Aachen liegt direkt an der niederländischen und belgischen Grenze, daher war die Entscheidung, Jura im 30 Kilometer entfernten Maastricht zu studieren, kein wirklicher Ausbruch. „Im ersten Semester bin ich gependelt, danach habe ich in einem Studentenhaus gewohnt“, sagt sie.

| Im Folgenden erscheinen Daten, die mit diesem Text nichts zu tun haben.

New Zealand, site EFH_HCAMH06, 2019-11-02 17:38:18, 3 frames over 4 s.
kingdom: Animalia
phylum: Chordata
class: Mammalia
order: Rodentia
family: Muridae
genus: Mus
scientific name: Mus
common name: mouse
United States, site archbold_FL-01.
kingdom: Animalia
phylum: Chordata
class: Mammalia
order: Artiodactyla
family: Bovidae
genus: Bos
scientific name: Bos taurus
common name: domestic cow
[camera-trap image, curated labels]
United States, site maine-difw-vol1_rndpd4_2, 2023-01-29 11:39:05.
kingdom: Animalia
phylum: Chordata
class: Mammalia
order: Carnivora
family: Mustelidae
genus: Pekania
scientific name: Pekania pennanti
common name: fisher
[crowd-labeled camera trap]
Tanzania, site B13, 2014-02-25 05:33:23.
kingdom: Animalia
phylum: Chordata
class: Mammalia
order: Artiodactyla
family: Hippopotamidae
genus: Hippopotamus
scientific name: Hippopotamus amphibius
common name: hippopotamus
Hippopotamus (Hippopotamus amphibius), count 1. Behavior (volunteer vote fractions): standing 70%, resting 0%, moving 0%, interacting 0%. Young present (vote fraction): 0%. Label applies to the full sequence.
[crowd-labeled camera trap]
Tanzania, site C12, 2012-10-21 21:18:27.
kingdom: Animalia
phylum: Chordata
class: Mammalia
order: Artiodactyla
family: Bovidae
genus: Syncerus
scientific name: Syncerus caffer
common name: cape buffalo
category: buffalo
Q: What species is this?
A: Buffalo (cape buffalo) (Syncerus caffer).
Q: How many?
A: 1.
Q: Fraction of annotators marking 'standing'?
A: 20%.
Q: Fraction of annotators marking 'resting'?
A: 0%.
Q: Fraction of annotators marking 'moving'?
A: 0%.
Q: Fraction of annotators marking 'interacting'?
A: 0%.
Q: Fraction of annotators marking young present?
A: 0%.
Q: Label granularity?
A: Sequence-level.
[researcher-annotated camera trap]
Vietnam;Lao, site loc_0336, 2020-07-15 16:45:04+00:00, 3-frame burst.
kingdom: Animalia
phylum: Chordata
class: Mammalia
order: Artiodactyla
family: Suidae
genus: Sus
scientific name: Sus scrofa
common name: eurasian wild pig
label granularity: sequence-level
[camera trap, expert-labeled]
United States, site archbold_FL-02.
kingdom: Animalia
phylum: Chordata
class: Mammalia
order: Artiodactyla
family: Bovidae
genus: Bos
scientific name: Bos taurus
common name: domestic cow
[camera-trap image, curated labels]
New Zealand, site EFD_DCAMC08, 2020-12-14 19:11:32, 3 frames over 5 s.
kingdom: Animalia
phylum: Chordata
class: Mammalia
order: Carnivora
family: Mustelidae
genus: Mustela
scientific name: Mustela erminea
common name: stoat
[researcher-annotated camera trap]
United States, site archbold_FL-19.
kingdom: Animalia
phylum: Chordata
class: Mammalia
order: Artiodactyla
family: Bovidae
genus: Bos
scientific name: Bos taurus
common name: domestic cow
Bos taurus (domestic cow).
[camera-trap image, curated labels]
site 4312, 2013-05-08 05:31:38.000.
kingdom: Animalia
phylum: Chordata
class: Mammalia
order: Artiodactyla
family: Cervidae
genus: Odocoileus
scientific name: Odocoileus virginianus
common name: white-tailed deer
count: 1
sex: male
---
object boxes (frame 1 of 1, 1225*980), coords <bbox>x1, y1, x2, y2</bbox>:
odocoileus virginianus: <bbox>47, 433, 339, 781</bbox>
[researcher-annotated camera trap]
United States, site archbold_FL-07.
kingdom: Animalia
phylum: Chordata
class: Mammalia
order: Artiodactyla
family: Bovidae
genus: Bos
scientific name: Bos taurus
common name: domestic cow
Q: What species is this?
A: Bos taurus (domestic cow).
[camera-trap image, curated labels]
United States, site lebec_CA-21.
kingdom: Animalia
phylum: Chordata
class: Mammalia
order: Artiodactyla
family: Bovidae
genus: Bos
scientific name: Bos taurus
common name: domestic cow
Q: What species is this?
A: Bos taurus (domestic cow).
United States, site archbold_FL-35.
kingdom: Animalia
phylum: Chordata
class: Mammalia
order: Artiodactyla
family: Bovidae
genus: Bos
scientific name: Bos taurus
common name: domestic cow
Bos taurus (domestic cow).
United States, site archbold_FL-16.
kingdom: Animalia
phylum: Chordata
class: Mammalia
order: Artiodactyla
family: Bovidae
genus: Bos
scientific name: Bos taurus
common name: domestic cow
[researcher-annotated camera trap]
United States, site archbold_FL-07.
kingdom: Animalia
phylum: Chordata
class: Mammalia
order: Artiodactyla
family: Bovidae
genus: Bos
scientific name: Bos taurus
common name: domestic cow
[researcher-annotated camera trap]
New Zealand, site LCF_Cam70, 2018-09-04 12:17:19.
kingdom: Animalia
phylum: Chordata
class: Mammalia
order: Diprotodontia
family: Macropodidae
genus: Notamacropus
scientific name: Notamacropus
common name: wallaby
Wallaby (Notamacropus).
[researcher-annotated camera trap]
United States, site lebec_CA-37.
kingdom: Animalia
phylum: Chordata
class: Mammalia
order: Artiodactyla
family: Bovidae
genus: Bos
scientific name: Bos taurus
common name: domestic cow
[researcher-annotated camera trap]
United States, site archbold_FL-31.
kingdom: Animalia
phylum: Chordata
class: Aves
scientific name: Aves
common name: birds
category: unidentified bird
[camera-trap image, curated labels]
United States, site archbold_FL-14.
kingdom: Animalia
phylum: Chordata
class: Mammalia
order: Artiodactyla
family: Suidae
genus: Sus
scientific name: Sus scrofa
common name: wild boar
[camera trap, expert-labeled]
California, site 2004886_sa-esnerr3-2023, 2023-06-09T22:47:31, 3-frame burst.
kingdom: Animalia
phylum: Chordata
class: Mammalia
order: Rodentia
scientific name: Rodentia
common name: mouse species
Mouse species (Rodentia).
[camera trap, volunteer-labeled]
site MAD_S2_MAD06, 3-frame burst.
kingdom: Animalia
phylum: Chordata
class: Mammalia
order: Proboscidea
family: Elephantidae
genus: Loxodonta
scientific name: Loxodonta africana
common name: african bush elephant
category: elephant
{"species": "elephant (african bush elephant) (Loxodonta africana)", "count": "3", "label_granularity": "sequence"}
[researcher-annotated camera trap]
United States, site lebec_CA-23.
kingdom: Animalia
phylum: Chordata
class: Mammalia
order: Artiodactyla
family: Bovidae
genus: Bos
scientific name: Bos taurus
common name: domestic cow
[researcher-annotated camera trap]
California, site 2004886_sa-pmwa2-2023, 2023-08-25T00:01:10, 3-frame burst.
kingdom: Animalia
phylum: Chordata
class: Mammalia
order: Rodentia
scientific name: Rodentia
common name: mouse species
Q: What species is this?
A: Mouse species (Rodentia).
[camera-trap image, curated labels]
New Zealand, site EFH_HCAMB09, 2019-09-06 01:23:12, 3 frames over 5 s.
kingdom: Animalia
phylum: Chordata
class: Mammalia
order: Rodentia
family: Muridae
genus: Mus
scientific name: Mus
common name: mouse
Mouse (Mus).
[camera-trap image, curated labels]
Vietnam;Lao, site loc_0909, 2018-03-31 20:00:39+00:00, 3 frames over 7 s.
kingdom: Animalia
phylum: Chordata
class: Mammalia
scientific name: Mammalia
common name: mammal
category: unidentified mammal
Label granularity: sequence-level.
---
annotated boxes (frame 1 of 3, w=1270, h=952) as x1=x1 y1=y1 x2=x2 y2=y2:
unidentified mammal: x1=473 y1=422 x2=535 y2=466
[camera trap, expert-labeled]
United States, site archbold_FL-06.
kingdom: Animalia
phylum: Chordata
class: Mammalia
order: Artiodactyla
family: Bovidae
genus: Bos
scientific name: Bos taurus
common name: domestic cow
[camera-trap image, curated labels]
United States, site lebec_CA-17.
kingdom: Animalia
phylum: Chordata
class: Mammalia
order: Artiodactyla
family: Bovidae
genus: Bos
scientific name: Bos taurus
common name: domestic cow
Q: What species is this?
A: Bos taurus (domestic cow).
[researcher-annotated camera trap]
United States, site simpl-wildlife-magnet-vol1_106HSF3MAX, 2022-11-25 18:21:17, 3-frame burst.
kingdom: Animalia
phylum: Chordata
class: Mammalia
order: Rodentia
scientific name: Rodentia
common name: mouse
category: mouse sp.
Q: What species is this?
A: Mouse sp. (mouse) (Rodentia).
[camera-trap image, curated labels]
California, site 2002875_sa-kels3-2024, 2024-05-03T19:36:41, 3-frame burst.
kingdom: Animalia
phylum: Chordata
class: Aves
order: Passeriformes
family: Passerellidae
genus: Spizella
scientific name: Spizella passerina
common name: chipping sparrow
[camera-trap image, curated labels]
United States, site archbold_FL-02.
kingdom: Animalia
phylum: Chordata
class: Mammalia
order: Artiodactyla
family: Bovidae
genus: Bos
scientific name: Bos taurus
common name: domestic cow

Die nächste Station nach Berlin ist Zürich, wo sie weiterforschen wird. Natürlich zu ihrem Thema: Demokratie, im Kleinen und im Großen. Online und offline. In einzelnen Ländern und auf EU-Ebene. „Letzten Endes geht es immer wieder darum, wer darf was und wer kann was“, sagt sie und ergänzt: „Diese Frage ist einfach die spannendste und aktuellste Frage unserer Zeit.“
re:constitution – Exchange and Analysis on Democracy and the Rule of Law in Europe
re:constitution ist ein Programm des Forums Transregionale Studien und der NGO Democracy Reporting International, gefördert von der Stiftung Mercator. Es trägt dazu bei, ein Netzwerk aufzubauen, das sich mit europäischen Verfassungsfragen, dem Spannungsfeld zwischen pluralistischen Auslegungen von Demokratie und Rechtsstaatlichkeit sowie der Zusammenarbeit innerhalb der EU befasst.